By L.A. Williams
Christian Action League
March 21, 2019
If North Carolina privatized liquor sales, the number of outlets would more than double, and consumption would rise an estimated 20 percent, despite higher alcohol prices. Those are just a few of the findings of the Program Evaluation Division report shared Tuesday with the N.C. House Alcoholic Beverage Control Committee.
Carol Shaw, the PED’s principal program evaluator, told the committee that among southeastern states, North Carolina collects the most public revenue per gallon of liquor sold, has the lowest liquor outlet density, and has the second lowest adult per capita liquor consumption. She said the state’s control system has become more efficient since the implementation of new performance standards in 2011, with the overall profit percentage and the percentage of ABC boards with profit margins of 5 percent or more having increased.
The report Shaw shared says lawmakers could modernize the current system by merging ABC boards that are located in the same county, eliminating the purchase-transportation permit for liquor, monitoring the selection of a new ABC warehouse contract, and giving local ABC boards more flexibility to charge delivery fees, serve special-order customers, open stores on Sundays, and offer in-store liquor tastings. The suggestions are all provisions of House Bill 91, now in the Committee’s hands and expected to be debated more fully at its April 2 meeting.
This week, Shaw answered questions about price projections and the effort to force board mergers. And the committee heard testimony opposing Sunday sales.
Rep. Larry Yarborough (R-Granville) asked Shaw why prices wouldn’t fall under a privatized system, since liquor is cheaper in states such as South Carolina and Louisiana.
“North Carolina collects a lot more public revenue than South Carolina and Louisiana does on liquor,” said Shaw, “and with my training as a fiscal analyst, I never assume that the legislature wants to have less money. So we based this on assumptions that revenue would be maintained.”

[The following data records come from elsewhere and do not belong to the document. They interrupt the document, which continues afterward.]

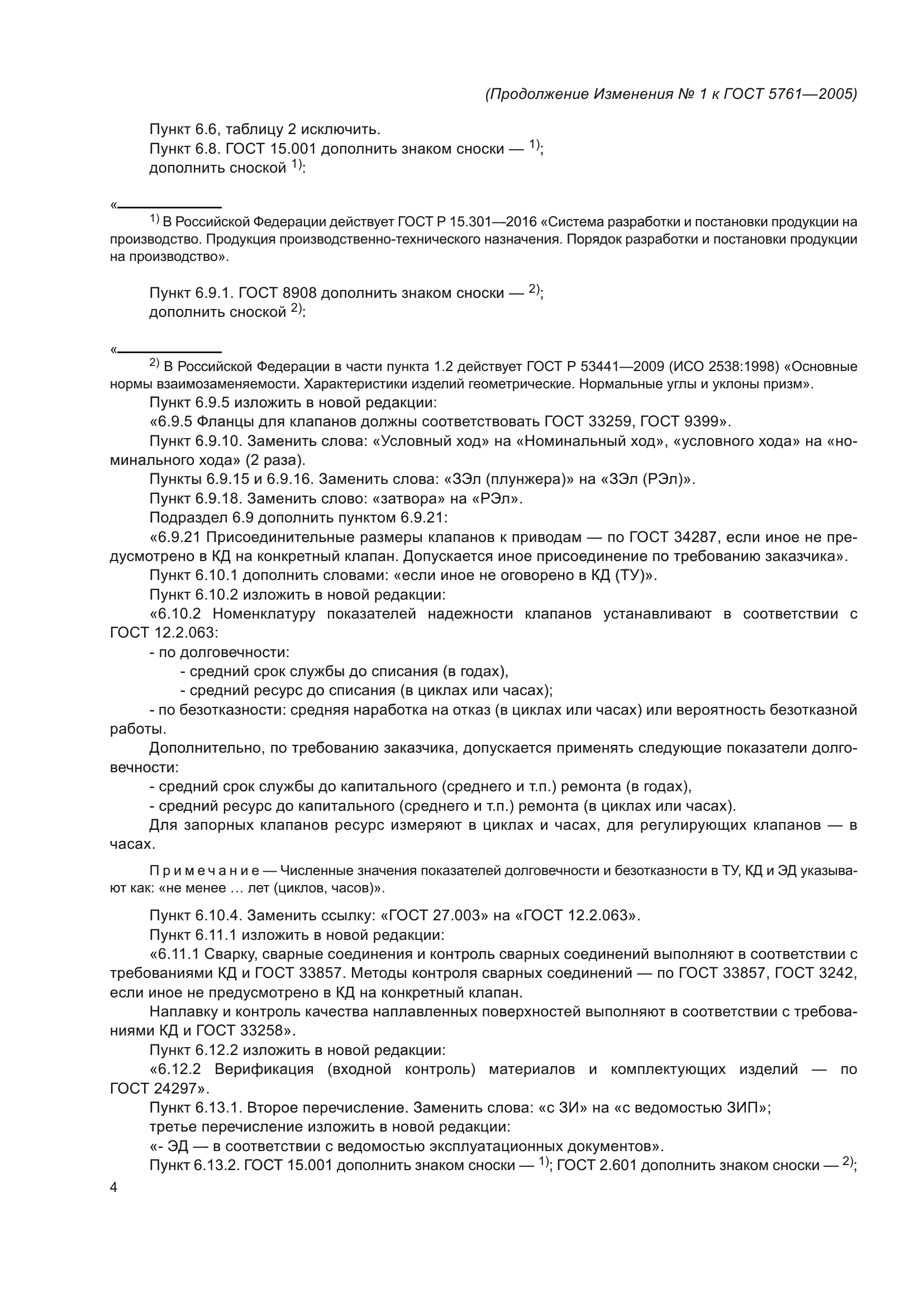 (Продолжение Изменения № 1 к ГОСТ 5761—2005)

Пункт 6.6, таблицу 2 исключить.
Пункт 6.8. ГОСТ 15.001 дополнить знаком сноски — $^{1)}$;
дополнить сноской $^{1)}$:

«

$^{1)}$ В Российской Федерации действует ГОСТ Р 15.301—2016 «Система разработки и постановки продукции на производство. Продукция производственно-технического назначения. Порядок разработки и постановки продукции на производство».

Пункт 6.9.1. ГОСТ 8908 дополнить знаком сноски — $^{2)}$;
дополнить сноской $^{2)}$:

«

$^{2)}$ В Российской Федерации в части пункта 1.2 действует ГОСТ Р 53441—2009 (ИСО 2538:1998) «Основные нормы взаимозаменяемости. Характеристики изделий геометрические. Нормальные углы и уклоны призм».

Пункт 6.9.5 изложить в новой редакции:
«6.9.5 Фланцы для клапанов должны соответствовать ГОСТ 33259, ГОСТ 9399».
Пункт 6.9.10. Заменить слова: «Условный ход» на «Номинальный ход», «условного хода» на «номинального хода» (2 раза).
Пункты 6.9.15 и 6.9.16. Заменить слова: «ЗЭл (плунжера)» на «ЗЭл (РЭл)».
Пункт 6.9.18. Заменить слово: «затвора» на «РЭл».
Подраздел 6.9 дополнить пунктом 6.9.21:
«6.9.21 Присоединительные размеры клапанов к приводам — по ГОСТ 34287, если иное не предусмотрено в КД на конкретный клапан. Допускается иное присоединение по требованию заказчика».
Пункт 6.10.1 дополнить словами: «если иное не оговорено в КД (ТУ)».
Пункт 6.10.2 изложить в новой редакции:
«6.10.2 Номенклатуру показателей надежности клапанов устанавливают в соответствии с ГОСТ 12.2.063:
- по долговечности:
- средний срок службы до списания (в годах),
- средний ресурс до списания (в циклах или часах);
- по безотказности: средняя наработка на отказ (в циклах или часах) или вероятность безотказной работы.
Дополнительно, по требованию заказчика, допускается применять следующие показатели долговечности:
- средний срок службы до капитального (среднего и т.п.) ремонта (в годах),
- средний ресурс до капитального (среднего и т.п.) ремонта (в циклах или часах).
Для запорных клапанов ресурс измеряют в циклах и часах, для регулирующих клапанов — в часах.

Примечание — Численные значения показателей долговечности и безотказности в ТУ, КД и ЭД указывают как: «не менее … лет (циклов, часов)».

Пункт 6.10.4. Заменить ссылку: «ГОСТ 27.003» на «ГОСТ 12.2.063».
Пункт 6.11.1 изложить в новой редакции:
«6.11.1 Сварку, сварные соединения и контроль сварных соединений выполняют в соответствии с требованиями КД и ГОСТ 33857. Методы контроля сварных соединений — по ГОСТ 33857, ГОСТ 3242, если иное не предусмотрено в КД на конкретный клапан.
Наплавку и контроль качества наплавленных поверхностей выполняют в соответствии с требованиями КД и ГОСТ 33258».
Пункт 6.12.2 изложить в новой редакции:
«6.12.2 Верификация (входной контроль) материалов и комплектующих изделий — по ГОСТ 24297».
Пункт 6.13.1. Второе перечисление. Заменить слова: «с ЗИ» на «с ведомостью ЗИП»;
третье перечисление изложить в новой редакции:
«- ЭД — в соответствии с ведомостью эксплуатационных документов».
Пункт 6.13.2. ГОСТ 15.001 дополнить знаком сноски — $^{1)}$; ГОСТ 2.601 дополнить знаком сноски — $^{2)}$;

4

She said since private wholesalers must make a profit and pay for operations, PED analysts were told that their general markup is 20 percent. On the contrary, the state’s ABC system is not profit driven, but still brought $1.1 billion in sales revenue into North Carolina last year and added more than $430 million to local government and state coffers without any state funding.

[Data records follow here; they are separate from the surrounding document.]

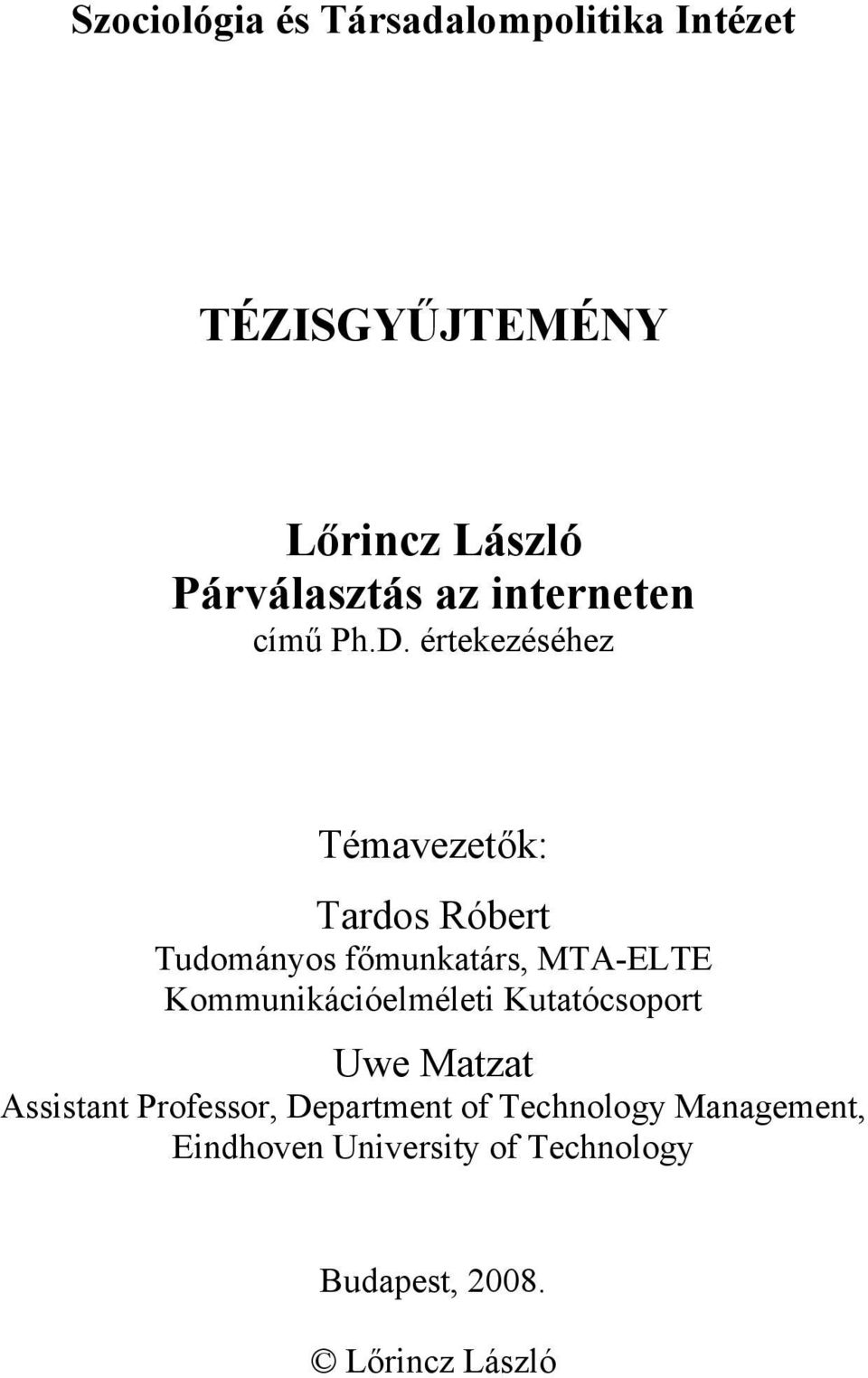 Szociológia és Társadalompolitika Intézet

TÉZISGYŰJTEMÉNY

Lőrincz László
Párválasztás az interneten
című Ph.D. értekezéséhez

Témavezetők:

Tardos Róbert
Tudományos főmunkatárs, MTA-ELTE Kommunikációelméleti Kutatócsoport

Uwe Matzat
Assistant Professor, Department of Technology Management, Eindhoven University of Technology

Budapest, 2008.

© Lőrincz László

With regard to how merged boards would distribute proceeds to local governments, Shaw told Rep. Susan Fisher (D-Buncombe) that arrangements vary but that many merged boards had worked out equitable systems, some involving tracking point-of-sale so that proceeds from particular stores were earmarked for the communities where they were located. In answer to a question from Rep. Graig Meyer (D-Caswell) regarding whether merged boards could operate across county lines, she cited the Triad Municipal ABC Board, which, since 2005, has operated ABC stores in Forsyth, Guilford, Davie and Yadkin counties.
Even so, Rep. Frank Iler (R-Brunswick), whose county includes nine ABC Boards, told the committee that forcing mergers would benefit some towns at the expense of others.
“Fairness is the key,” Iler said. “A lot of individuals are for changing the system, but most of the towns are not.”
According to the Rev. Mark Creech, executive director of the Christian Action League, the CAL is concerned that the merging of ABC Boards can diminish local influence and authority over liquor sales and the way liquor sales affect their communities. Creech said HB 91 would force the boards to merge when it was local alcohol referenda that gave them the authority to exist.
“It only seems proper that the people, not simply the boards, but the people determine whether boards merge,” he said.
Creech was glad to hear former Rep. Gary Pendleton, who served in the House from 2015 to 2017 and has experience as an ABC board member and county commissioner, speak out against Sunday sales.
Pendleton told the committee that keeping alcohol sales in check is a matter of public health and warned that counties should not be permitted to legalize public sales.
“If you do that, people in the liquor business will go to the county commissioners, make them a big campaign contribution and they’ll appoint people to do their will. I don’t want that to happen,” Pendleton said.
From a more personal standpoint, he told the committee that alcoholism affected his immediate family.
“It is something I had to grow up with. My mother was an alcoholic, and my brother was an alcoholic, and I had to live through that as a teenager, and it was tough,” Pendleton said. “I’m sure some of you others have also. … I beg you not to make it easier to buy alcohol.”
Earlier in Tuesday’s meeting, the ABC committee gave its approval to Senate Bill 11, which has already passed the Senate.
“This is not a modernization bill, a privatization bill or a promotion bill. This is a law enforcement bill,” quipped Sen. Andy Wells (R-Catawba), who penned the seven-page piece of legislation in response to several killings outside Hickory bars.
In addition to raising the legal age for holding an ABC permit from 19 to 21, the bill would increase fines for ABC violations that involve violence, controlled substances or prostitution. It would authorize the ABC Commission to limit a permittee’s operating hours and would require establishments seeking to operate as “private clubs” under ABC laws to first prove that they are nonprofit entities that have been in operation for at least 12 months prior to their permit application.
Wells said he worked with law enforcement, ABC, ALE and other stakeholders, including licensees to craft the measure, which has gone through about 30 iterations and is headed to the Finance Committee.